Following up from the conversation in playframework#8374:
Some references can’t be linked directly in this post since, as a new member, I can only post 2 links, but I have some observations that I want to get some feedback on:
-
Some parts of Play have had, and probably still have, performance impacting “bugs” that can easily go unnoticed (eg: playframework#8374, playframework#8335)
-
Other heavily used components can benefit from pretty easy low hanging optimization fruit (eg: playframework#8375, play-ws#251)
In the case of bugs, it would be nice if there were an easier way to spot these earlier. In the case of optimizations that can be easily implemented, it would be nice if someone spent a little time looking for them and making those optimizations.
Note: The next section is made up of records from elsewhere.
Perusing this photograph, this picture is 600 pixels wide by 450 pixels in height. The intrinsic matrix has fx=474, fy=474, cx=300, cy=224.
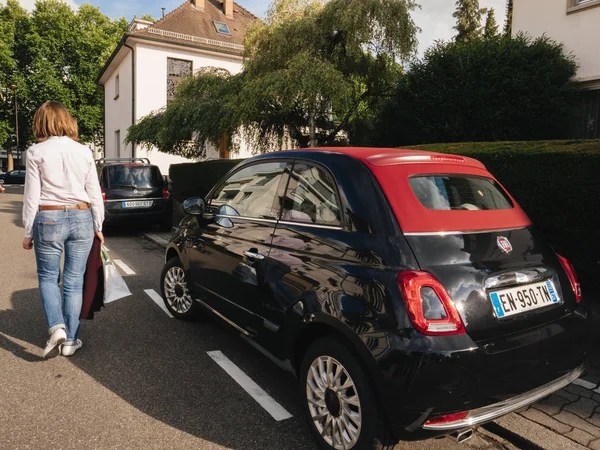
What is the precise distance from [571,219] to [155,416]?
405 cm

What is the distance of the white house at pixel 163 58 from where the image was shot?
86.9ft

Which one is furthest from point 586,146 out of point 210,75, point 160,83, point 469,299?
point 160,83

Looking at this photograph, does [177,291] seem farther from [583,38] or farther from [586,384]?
[583,38]

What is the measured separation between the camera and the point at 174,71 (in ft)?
90.8

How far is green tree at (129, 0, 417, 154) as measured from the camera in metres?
11.0

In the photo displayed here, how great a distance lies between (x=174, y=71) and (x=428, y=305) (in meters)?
28.2

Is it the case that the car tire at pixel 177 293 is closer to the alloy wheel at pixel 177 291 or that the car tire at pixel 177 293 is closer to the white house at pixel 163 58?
the alloy wheel at pixel 177 291

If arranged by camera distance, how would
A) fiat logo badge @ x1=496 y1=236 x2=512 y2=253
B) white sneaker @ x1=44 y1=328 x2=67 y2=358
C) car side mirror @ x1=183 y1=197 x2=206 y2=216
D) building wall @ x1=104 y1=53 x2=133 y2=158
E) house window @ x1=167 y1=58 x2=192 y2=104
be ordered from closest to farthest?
fiat logo badge @ x1=496 y1=236 x2=512 y2=253
white sneaker @ x1=44 y1=328 x2=67 y2=358
car side mirror @ x1=183 y1=197 x2=206 y2=216
house window @ x1=167 y1=58 x2=192 y2=104
building wall @ x1=104 y1=53 x2=133 y2=158

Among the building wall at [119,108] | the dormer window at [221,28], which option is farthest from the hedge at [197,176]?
the dormer window at [221,28]

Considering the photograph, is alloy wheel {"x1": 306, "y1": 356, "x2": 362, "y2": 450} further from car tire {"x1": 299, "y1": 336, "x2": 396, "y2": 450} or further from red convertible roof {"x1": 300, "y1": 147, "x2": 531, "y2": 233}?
red convertible roof {"x1": 300, "y1": 147, "x2": 531, "y2": 233}

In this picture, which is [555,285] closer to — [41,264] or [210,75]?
[41,264]

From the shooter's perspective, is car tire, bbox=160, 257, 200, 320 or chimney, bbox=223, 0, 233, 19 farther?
chimney, bbox=223, 0, 233, 19

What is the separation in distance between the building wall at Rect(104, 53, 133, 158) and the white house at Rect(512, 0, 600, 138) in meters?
22.3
In all of the tickets listed above I was able to identify the problematic parts of the code because I have access to a staging service running a profiling agent that can produce flame graphs, and that service routinely has long periods of time where the only traffic coming in is “health check” traffic- which is to say, I can produce flame graphs from a play application where, for certain periods of time (weekends), the only “work” being done and measured comes from framework overhead and not the application.
Beyond the tickets linked above, we’ve also fixed more than a couple issues that we created ourselves in our own middleware- but the observation stands: having flame graphs for “framework overhead” is super useful in noticing work patterns that aren’t expected and point to straightforward resolution paths.
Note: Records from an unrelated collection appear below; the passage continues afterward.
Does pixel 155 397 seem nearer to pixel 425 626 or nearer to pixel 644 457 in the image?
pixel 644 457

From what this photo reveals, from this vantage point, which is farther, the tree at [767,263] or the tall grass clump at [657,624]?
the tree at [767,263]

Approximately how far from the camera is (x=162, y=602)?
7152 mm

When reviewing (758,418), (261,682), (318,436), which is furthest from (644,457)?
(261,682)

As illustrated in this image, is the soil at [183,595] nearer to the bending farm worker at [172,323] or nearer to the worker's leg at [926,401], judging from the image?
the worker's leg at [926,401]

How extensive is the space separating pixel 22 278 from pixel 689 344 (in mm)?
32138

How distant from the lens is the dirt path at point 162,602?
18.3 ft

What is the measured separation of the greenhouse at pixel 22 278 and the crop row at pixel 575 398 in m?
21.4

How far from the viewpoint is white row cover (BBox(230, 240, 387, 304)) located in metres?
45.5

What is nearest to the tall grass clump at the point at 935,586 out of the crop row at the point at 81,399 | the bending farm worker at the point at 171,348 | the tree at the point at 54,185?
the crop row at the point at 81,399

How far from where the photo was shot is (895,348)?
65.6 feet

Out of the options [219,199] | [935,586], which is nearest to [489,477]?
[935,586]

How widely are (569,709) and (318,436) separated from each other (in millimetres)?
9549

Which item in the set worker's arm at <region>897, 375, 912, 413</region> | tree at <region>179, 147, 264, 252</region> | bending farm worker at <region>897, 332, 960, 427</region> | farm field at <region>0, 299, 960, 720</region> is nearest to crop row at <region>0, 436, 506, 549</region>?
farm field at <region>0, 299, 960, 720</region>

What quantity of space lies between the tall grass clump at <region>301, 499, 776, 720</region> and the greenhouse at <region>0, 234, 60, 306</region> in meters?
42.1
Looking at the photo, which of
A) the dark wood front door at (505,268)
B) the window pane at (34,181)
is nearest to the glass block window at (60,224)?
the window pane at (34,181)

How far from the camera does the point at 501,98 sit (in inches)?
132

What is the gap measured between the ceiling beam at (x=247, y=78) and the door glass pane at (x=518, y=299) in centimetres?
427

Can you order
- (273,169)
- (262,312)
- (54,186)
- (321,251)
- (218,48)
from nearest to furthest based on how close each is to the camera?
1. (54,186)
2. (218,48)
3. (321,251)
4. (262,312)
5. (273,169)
My question to this community is the following: how do we go about setting up a process within the play development cycle so that performance “bugs” and improvements can be noticed earlier without depending on the broader community to carefully monitor the performance of their own applications and submit patches upstream (although people should definitely be doing that on their own too). For example:
- Is it possible that prune can gather profiling data in addition to benchmark data and surface that somewhere?
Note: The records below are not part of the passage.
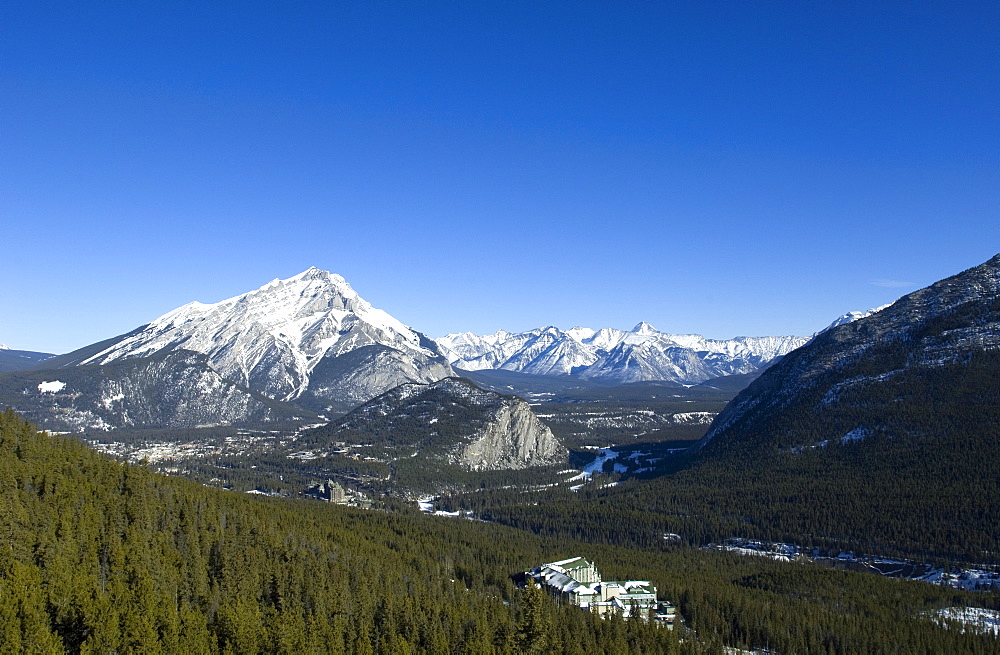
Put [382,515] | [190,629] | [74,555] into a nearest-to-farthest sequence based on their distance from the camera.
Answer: [190,629] → [74,555] → [382,515]

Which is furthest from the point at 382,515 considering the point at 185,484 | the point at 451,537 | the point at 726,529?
the point at 726,529

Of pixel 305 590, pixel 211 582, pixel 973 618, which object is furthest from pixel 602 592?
pixel 211 582

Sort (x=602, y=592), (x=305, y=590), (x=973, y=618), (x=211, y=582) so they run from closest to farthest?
1. (x=211, y=582)
2. (x=305, y=590)
3. (x=973, y=618)
4. (x=602, y=592)

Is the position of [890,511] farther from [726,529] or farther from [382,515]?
[382,515]

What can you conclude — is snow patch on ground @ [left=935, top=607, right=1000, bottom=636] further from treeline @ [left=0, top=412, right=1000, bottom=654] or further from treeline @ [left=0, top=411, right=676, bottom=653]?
treeline @ [left=0, top=411, right=676, bottom=653]

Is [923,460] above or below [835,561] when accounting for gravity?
above

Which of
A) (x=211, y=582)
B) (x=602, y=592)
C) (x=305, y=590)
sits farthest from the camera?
(x=602, y=592)

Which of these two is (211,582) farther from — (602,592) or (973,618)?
(973,618)

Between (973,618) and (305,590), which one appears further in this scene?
(973,618)
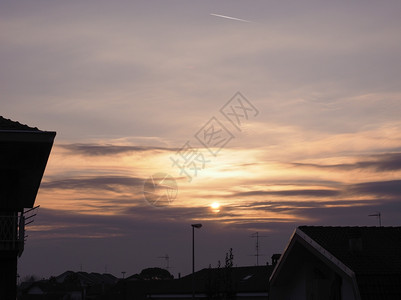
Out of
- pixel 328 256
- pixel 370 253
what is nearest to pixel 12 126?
pixel 328 256

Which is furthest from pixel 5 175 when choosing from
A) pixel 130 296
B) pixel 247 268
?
pixel 130 296

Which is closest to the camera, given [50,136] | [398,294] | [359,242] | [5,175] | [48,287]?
[398,294]

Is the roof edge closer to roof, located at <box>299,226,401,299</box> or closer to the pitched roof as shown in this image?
roof, located at <box>299,226,401,299</box>

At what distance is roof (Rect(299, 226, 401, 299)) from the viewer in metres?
21.0

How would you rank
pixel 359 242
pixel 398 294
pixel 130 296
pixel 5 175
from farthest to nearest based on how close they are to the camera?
pixel 130 296, pixel 5 175, pixel 359 242, pixel 398 294

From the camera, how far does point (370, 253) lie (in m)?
23.1

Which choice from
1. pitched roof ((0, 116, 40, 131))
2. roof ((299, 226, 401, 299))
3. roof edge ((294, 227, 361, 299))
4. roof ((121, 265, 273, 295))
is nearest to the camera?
roof edge ((294, 227, 361, 299))

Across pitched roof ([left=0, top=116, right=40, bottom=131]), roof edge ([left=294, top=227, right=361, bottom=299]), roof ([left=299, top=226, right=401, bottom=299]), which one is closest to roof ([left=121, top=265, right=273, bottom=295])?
pitched roof ([left=0, top=116, right=40, bottom=131])

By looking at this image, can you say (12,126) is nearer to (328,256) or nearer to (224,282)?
(328,256)

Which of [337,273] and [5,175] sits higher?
[5,175]

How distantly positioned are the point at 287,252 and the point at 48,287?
436 ft

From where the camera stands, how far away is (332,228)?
2595 centimetres

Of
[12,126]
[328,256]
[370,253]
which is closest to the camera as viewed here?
[328,256]

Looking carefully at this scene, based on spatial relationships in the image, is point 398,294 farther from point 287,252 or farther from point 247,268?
point 247,268
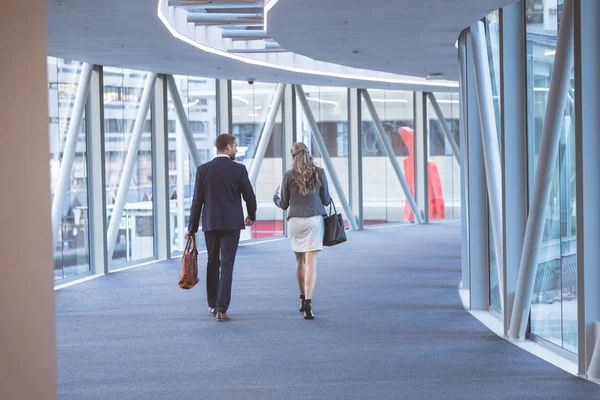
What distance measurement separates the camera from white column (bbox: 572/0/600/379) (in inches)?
241

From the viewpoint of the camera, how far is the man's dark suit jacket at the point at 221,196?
29.8 feet

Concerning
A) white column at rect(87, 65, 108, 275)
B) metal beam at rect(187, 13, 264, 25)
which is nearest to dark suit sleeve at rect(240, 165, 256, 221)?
metal beam at rect(187, 13, 264, 25)

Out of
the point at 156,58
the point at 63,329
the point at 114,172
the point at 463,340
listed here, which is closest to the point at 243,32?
the point at 156,58

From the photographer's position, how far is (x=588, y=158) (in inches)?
242

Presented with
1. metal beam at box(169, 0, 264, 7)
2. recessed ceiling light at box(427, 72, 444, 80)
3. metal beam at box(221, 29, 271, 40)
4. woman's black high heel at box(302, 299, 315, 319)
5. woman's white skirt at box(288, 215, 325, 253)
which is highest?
metal beam at box(221, 29, 271, 40)

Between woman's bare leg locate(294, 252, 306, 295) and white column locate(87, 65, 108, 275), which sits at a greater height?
white column locate(87, 65, 108, 275)

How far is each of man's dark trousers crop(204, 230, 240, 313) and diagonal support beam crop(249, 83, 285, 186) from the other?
10.7 m

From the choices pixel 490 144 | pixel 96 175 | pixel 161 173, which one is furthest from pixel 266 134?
pixel 490 144

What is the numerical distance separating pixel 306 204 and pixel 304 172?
33 cm

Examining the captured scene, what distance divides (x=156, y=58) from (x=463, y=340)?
7432 millimetres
- Does it make sense to set a performance goals for play itself so that some expected baseline latency and throughput targets can be used to make harder, more subjective trade-off decisions (ie: does it make sense to switch akka-http to the default backend)?
- More broadly, should a group of engineers (either at lightbend, via community efforts, or both) be formed to look into areas for improvement? How would such a group operate?
Looking forward to hearing the thoughts and feedback from others about how we can make Play better in this regard.